The ```_all``` version also benchmarks the construction of the representation
of the NCBI taxonomy tree and requires about 40-70 minutes to complete,
depending on the system.

### Command line interface

The command line tool ``fastsubtrees`` allows constructing a tree, modifying it
(by adding and deleting leaf nodes or subtrees), adding attributes,
and performing a subtree query (listing IDs or attribute values in a subtree).

The scripts are designed to be very flexible: e.g. the data source for
tree construction, or for obtaining attribute values, can be freely
defined by the user and passed to the scripts as Python code
and configuration data. Modules for the most common cases (database,
tabular file) are provided.

The command line interface is further described in the
[CLI manual](https://github.com/ggonnella/fastsubtrees/blob/main/docs/cli.md).

#### CLI example: NCBI taxonomy tree

This is an example of the basic operations using the NCBI taxonomy tree:
```
# download the NCBI taxonomy database dumps
ntmirror-download ntdumps
# construct the fastsubtrees tree data structure
fastsubtrees construct nt.tree --ntdump ntdumps
# query the IDs under node 562
faststubrees query nt.tree 562
```

The following adds attributes
from the example data (GC content and genome size of Bacterial genomes)
stored in the repository:

```
# add a genome size attribute from a tabular file
# the IDs are in column 1, the values in column 2 of the table
fastsubtrees attr construct nt.tree genome_size --tab \
  data/accession_taxid_attribute.tsv.gz 1 2

# add a GC content attribute from a tabular file
# the IDs are in column 1, the values in column 3 of the table
fastsubtrees attr construct nt.tree GC_content --tab \
  data/accession_taxid_attribute.tsv.gz 1 3
```

Once the attributes are created, their values in any subtree can be
easily queried:
```
# query the genome size values under node 562
fastsubtrees attr query --ids nt.tree genome_size 562
```

#### CLI example with generic data

Fastsubtrees is not only usable with the NCBI taxonomy tree. The following
example constructs a tree with example data included with the repository
loading it from a tabular file.

```
# construct the tree, using a tabular file as data source
fastsubtrees construct small.tree --tab tests/testdata/small_tree.tsv
```

The data source can be differet: for example also a differently
formatted tabular file or a database table. For these cases, a Python
module is passed, which yields the tree data, as described in the
CLI manual.

### API

The library functionality can be also directly accessed in Python code using
the API, which is documented in the
[API manual](https://github.com/ggonnella/fastsubtrees/blob/main/docs/api.md).

## Subpackages

### ntmirror

When working with the NCBI taxonomy database, a local copy of the NCBI taxonomy
dump can be obtained and kept up-to-date using the _ntmirror_ package, which
is located in the directory ``ntmirror``. It is a Python package, which can
be installed using ``pip``, separately from _fastsubtrees_.

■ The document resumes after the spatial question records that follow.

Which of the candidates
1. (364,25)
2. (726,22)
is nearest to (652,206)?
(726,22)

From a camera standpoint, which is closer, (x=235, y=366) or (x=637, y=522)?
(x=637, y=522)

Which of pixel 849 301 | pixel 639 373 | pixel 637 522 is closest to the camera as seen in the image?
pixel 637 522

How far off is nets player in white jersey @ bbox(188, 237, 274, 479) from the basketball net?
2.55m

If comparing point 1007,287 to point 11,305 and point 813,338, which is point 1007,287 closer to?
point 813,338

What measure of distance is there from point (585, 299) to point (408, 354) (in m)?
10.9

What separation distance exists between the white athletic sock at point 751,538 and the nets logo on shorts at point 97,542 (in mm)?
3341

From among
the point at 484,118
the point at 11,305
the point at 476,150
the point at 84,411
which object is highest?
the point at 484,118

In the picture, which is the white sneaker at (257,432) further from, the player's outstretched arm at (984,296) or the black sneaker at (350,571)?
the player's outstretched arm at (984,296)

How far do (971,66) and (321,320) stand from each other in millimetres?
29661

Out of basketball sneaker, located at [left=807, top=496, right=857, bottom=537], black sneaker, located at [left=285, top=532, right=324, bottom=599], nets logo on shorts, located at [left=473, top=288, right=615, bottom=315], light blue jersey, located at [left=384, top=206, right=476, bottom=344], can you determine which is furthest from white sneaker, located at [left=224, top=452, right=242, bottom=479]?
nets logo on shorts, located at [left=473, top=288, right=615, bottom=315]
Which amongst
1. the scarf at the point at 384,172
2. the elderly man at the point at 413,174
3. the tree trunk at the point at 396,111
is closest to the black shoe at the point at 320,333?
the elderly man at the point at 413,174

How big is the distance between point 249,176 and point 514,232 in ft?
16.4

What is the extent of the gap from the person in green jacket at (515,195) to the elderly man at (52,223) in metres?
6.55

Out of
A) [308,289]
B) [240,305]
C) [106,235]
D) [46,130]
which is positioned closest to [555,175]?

Besides downloading the dump, when needed, the package also allows to load
the NCBI taxonomy database in a local SQL database, and to extract subtrees
from it using hierarchical SQL queries.

Please refer to the user manual of _ntmirror_ located under ``ntmirror/docs``
for more information.

### Genomes Attributes Viewer

An interactive web application based on ``fastsubtrees`` was developed using
_dash_. It allows to graphically display the distribution of values of
attributes in subtrees of the NCBI taxonomic tree.

This example application is located under ``genomes-attributes-viewer``. For
more information see the ``genomes-attributes-viewer/README.md`` file.

The application can be conveniently setup and started using the Docker
image, see above in the _Docker_ section.